WHAT IS REQUIRED: Turn the data from the line containing "What is the distance" through the end of the data, both included, into a JSON list of strings with one string per line. Skip any blank lines.

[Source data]
•••

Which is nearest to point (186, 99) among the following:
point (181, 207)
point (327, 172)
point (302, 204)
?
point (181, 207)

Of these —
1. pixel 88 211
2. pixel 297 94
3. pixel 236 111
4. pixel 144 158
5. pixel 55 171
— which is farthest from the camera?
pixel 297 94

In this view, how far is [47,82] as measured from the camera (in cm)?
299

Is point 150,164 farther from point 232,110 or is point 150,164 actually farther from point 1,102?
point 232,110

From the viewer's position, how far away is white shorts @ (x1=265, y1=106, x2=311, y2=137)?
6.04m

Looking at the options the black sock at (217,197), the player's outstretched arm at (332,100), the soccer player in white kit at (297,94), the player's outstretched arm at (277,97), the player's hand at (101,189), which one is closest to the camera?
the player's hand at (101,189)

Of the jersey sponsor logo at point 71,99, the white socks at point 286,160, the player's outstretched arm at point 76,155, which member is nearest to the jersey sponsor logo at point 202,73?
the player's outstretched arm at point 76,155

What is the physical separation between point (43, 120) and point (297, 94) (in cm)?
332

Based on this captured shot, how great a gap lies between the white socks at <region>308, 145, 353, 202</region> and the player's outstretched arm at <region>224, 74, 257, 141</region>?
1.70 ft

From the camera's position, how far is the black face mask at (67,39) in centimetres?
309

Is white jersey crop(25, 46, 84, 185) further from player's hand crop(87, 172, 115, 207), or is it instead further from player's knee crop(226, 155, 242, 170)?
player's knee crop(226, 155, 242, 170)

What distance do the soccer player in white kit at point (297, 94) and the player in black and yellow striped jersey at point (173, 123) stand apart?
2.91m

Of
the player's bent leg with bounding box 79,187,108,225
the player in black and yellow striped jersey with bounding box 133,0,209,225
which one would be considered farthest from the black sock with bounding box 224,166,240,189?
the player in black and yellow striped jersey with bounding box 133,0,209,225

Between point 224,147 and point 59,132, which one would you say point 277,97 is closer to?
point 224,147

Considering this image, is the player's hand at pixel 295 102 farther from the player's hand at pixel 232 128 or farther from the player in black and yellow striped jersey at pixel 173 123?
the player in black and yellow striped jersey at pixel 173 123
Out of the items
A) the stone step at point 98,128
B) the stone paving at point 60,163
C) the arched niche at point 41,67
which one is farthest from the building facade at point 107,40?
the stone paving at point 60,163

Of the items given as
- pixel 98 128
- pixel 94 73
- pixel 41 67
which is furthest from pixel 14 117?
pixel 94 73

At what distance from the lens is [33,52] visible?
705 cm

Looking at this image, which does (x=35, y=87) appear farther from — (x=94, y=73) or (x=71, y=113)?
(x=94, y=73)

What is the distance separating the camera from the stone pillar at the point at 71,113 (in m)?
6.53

•••

ANSWER TO THIS EXERCISE:
[
  "What is the distance separating the camera from the stone pillar at the point at 71,113 (in m)?",
  "6.53"
]